Put the data below, from the line with "Could you assess" up to and including the line with "the lower one", into a Markdown table with the columns Row and Line, one numbered row per line and no blank lines.
▶
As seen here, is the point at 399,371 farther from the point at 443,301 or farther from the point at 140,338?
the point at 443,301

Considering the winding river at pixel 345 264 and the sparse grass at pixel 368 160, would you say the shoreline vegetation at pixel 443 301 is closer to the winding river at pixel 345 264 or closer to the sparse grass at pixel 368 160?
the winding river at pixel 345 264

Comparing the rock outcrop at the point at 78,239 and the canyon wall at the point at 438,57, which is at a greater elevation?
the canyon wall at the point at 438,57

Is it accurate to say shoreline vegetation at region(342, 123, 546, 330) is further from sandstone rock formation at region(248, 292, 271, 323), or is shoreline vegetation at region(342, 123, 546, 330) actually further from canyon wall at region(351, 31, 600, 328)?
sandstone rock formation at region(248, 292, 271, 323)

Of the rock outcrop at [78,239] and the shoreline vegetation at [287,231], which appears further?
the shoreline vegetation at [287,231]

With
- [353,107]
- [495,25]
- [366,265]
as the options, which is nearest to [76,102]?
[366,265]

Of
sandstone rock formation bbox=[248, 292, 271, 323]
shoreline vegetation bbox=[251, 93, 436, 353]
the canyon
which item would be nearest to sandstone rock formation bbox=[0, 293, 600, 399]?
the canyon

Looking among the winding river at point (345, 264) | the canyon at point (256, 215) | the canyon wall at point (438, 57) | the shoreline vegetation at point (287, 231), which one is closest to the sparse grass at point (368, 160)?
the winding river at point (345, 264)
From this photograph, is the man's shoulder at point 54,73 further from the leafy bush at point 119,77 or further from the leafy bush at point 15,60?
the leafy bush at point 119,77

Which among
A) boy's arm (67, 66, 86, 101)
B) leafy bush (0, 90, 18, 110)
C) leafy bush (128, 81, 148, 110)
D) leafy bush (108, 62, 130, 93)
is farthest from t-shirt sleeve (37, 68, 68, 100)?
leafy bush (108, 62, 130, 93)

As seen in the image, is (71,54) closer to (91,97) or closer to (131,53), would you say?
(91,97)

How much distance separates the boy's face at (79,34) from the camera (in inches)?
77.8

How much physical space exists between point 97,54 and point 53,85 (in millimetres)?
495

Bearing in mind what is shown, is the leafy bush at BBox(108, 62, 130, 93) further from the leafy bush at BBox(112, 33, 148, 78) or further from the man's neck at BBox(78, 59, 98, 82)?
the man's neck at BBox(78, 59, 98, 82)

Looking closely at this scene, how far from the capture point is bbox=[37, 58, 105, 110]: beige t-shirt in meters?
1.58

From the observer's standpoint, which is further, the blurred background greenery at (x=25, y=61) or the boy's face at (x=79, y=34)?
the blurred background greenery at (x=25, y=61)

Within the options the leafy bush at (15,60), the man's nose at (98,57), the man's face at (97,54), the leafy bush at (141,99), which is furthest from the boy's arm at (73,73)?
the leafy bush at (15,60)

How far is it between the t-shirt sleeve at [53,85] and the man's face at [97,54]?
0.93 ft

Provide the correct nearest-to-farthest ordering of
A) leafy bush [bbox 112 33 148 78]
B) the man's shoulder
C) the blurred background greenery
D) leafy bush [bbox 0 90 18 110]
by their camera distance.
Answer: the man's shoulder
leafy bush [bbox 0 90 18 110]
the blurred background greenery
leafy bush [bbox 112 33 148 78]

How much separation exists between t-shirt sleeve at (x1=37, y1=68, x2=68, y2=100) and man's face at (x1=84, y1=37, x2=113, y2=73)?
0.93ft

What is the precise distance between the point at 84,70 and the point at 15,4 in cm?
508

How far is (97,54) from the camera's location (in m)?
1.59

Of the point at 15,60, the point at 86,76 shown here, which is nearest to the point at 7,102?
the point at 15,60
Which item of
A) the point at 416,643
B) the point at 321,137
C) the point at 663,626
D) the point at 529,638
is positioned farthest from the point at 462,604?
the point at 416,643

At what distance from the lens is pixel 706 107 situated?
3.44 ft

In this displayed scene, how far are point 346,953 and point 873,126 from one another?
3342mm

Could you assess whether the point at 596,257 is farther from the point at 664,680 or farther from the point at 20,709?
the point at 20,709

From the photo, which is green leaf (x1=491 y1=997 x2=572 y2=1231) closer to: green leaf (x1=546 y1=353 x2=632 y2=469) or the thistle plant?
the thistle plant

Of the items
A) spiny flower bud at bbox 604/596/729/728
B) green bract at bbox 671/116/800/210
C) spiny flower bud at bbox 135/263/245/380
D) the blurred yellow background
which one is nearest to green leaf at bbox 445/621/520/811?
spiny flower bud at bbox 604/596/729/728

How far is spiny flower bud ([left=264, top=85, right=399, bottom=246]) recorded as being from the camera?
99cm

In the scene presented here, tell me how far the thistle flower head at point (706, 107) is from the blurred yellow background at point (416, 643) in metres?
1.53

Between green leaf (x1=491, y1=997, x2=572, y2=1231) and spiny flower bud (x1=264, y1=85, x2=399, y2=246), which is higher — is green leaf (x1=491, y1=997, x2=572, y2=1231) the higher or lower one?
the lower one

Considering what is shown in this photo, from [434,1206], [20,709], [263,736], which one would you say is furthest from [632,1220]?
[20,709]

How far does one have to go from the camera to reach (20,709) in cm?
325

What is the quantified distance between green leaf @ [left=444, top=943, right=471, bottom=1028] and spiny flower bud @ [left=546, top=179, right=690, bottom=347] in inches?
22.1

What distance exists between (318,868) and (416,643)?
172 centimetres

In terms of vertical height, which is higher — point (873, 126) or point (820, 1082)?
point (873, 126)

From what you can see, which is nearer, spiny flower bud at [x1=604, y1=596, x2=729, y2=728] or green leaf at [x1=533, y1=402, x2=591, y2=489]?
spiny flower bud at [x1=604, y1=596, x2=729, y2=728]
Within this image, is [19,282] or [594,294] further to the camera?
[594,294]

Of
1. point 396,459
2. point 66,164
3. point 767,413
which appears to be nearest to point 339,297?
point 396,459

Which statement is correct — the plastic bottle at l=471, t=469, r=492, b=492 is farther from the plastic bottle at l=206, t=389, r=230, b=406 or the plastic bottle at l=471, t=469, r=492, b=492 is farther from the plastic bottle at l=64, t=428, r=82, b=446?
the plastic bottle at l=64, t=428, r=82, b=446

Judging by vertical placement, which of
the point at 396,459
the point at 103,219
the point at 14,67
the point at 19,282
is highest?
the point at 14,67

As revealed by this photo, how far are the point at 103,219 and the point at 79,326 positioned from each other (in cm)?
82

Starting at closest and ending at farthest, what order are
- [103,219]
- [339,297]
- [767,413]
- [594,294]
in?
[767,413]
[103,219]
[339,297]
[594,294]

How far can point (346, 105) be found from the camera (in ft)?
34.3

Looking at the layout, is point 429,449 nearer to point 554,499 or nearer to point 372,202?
◀
_THE RESPONSE_
| Row | Line |
|---|---|
| 1 | Could you assess whether the point at 596,257 is farther from the point at 664,680 or farther from the point at 20,709? |
| 2 | the point at 20,709 |
| 3 | From the photo, which is green leaf (x1=491 y1=997 x2=572 y2=1231) closer to: green leaf (x1=546 y1=353 x2=632 y2=469) or the thistle plant? |
| 4 | the thistle plant |
| 5 | Of the items |
| 6 | A) spiny flower bud at bbox 604/596/729/728 |
| 7 | B) green bract at bbox 671/116/800/210 |
| 8 | C) spiny flower bud at bbox 135/263/245/380 |
| 9 | D) the blurred yellow background |
| 10 | which one is nearest to green leaf at bbox 445/621/520/811? |
| 11 | spiny flower bud at bbox 604/596/729/728 |
| 12 | How far is spiny flower bud ([left=264, top=85, right=399, bottom=246]) recorded as being from the camera? |
| 13 | 99cm |
| 14 | In the scene presented here, tell me how far the thistle flower head at point (706, 107) is from the blurred yellow background at point (416, 643) in metres? |
| 15 | 1.53 |
| 16 | Between green leaf (x1=491, y1=997, x2=572, y2=1231) and spiny flower bud (x1=264, y1=85, x2=399, y2=246), which is higher — is green leaf (x1=491, y1=997, x2=572, y2=1231) the higher or lower one? |
| 17 | the lower one |